## What to do:
A) In the commit notes, rewrite the paragraph beginning "This is a major rewrite" more briefly, keeping its main facts.
B) According to the commit notes, which two options do the new pipe wrapper functions take?
C) Extend the commit notes, picking up right after their final sentence.

## Extract to read:

Rather than making the C library search for git every time we want
to execute it we now search for the main git wrapper at startup, do
symlink resolution, and then always use the absolute path that we
found to execute the binary later on. This should save us some
cycles, especially on stat challenged systems like Cygwin/Win32.
While I was working on this change I also converted all of our
existing pipes ([open "| git ..."]) to use two new pipe wrapper
functions. These functions take additional options like --nice
and --stderr which instructs Tcl to take special action, like
running the underlying git program through `nice` (if available)
or redirect stderr to stdout for capture in Tcl.
Signed-off-by: Shawn O. Pearce <spearce@spearce.org>
This is a major rewrite of the way we perform switching between
branches and the subsequent update of the working directory. Like
core Git we now use a single code path to perform all changes: our
new checkout_op class. We also use it for branch creation/update
as it integrates the tracking branch fetch process along with a
very basic merge (fast-forward and reset only currently).
Because some users have literally hundreds of local branches we
use the standard revision picker (with its branch filtering tool)
to select the local branch, rather than keeping all of the local
branches in the Branch menu. The branch menu listing out all of
the available branches is simply not sane for those types of huge
repositories.

[Stored records]
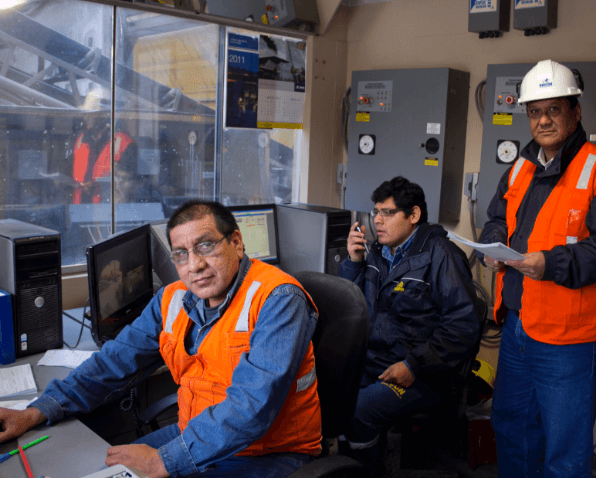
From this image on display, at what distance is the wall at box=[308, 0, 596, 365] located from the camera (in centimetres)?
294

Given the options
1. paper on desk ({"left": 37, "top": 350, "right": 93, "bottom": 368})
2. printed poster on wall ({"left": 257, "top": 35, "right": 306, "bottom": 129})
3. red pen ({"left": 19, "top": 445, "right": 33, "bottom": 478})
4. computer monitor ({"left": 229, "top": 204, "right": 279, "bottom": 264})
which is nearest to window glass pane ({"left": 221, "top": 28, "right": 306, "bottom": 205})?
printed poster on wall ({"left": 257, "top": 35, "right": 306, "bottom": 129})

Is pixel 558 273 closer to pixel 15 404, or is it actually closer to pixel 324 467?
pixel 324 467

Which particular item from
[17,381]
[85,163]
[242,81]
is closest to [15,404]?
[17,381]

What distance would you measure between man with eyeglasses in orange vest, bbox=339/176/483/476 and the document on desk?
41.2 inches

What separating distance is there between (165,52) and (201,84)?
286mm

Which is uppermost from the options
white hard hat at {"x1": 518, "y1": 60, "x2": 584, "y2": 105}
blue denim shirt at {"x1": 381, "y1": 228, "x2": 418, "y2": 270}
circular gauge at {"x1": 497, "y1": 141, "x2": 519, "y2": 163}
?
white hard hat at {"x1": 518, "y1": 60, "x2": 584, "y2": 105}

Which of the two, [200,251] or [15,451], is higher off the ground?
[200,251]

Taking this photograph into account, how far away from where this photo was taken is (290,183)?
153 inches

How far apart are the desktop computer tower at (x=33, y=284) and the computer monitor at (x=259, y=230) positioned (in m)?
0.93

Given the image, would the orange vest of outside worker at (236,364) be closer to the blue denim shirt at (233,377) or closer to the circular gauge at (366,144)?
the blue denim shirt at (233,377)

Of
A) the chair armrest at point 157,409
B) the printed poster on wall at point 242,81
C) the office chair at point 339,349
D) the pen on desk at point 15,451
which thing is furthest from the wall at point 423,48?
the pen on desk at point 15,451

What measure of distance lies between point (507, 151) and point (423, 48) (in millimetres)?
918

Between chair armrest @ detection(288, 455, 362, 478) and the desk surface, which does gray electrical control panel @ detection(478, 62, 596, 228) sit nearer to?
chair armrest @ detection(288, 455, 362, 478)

--

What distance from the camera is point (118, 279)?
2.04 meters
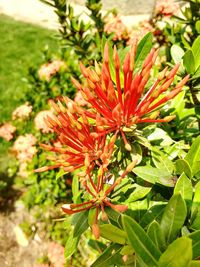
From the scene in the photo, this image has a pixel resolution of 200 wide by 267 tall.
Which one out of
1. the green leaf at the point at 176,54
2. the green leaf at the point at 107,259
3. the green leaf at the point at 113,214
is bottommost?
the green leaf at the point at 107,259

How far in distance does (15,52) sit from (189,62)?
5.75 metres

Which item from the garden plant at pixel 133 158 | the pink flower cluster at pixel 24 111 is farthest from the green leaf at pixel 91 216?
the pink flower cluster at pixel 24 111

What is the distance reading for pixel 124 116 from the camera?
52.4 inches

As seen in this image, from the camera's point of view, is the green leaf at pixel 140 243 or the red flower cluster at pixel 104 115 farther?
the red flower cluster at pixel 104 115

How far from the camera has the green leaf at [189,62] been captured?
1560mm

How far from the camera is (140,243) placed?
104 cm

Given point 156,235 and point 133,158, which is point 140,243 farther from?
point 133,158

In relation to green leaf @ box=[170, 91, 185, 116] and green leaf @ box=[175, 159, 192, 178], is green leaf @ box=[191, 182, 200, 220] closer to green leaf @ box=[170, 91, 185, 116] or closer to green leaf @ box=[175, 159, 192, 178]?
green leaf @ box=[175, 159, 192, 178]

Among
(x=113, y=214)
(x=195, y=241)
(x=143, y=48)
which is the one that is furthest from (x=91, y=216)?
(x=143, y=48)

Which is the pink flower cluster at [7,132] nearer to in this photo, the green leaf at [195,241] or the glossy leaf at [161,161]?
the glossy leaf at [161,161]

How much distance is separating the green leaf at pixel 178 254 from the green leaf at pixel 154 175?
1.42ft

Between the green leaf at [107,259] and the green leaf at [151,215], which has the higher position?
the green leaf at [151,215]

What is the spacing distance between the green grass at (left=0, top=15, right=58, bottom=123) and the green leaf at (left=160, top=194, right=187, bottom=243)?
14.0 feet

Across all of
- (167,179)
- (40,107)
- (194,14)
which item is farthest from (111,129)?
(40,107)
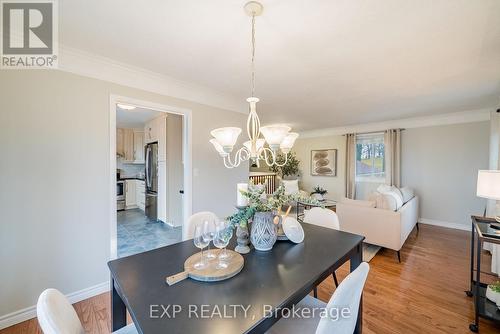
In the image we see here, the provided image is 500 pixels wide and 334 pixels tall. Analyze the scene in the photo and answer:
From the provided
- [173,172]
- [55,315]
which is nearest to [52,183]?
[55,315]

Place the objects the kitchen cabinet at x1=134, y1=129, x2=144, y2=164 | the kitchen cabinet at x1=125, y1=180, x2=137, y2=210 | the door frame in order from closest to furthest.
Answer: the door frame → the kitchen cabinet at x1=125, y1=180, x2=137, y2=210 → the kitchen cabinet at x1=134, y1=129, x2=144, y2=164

## Expected results:
A) The change reworks how branch switching and the following working directory update are done. As in core Git, all changes now go through one code path, the new checkout_op class. That class also handles branch creation and update, combining the tracking branch fetch with a very basic merge that currently supports only fast-forward and reset.

B) They take --nice and --stderr.

C)
Users can now checkout a detached head by ticking off the option
in the checkout dialog. This option is off by default for the
obvious reason, but it can be easily enabled for any local branch
by simply checking it. We also detach the head if any non local
branch was selected, or if a revision expression was entered.
Signed-off-by: Shawn O. Pearce <spearce@spearce.org>
When trying to create a branch from a tag most people are looking
for a recent tag, not one that is ancient history. Rather than
sorting tags by their string we now sort them by taggerdate, as
this places the recent tags at the top of the list and the very
old ones at the end. Tag date works nicely as an approximation
of the actual history order of commits.
Signed-off-by: Shawn O. Pearce <spearce@spearce.org>
Most people using Git 1.5.x and later are using the newer style
of remotes layout where all of their tracking branches are in
refs/remotes and refs/heads contains only the user's own local
branches.
In such a situation we can avoid calling is_tracking_branch
for each head we are considering because we know that all of
the heads must be local branches if no fetch option or Pull:
line maps a branch into that namespace.
If however any remote maps a remote branch into a local
tracking branch that resides in refs/heads we do exactly
what we did before, which requires scanning through all
fetch lines in case any patterns are matched.
I also switched some regexp/regsub calls to string match
as this can be a faster operation for prefix matching.
Signed-off-by: Shawn O. Pearce <spearce@spearce.org>
A simple refactoring of the delete branch dialog to allow use of
the class construct to better organize the code and to reuse the
revision selection code of our new choose_rev mega-widget.
Signed-off-by: Shawn O. Pearce <spearce@spearce.org>
This rather large change pulls the "Starting Revision" part of the
new branch dialog into a mega widget that we can use anytime we
need to select a commit SHA-1. To make use of the mega widget I
have also refactored the branch dialog to use the class system,
much like the delete remote branch dialog already does.
Signed-off-by: Shawn O. Pearce <spearce@spearce.org>
If the user has no branches at all (their refs/heads/ is empty)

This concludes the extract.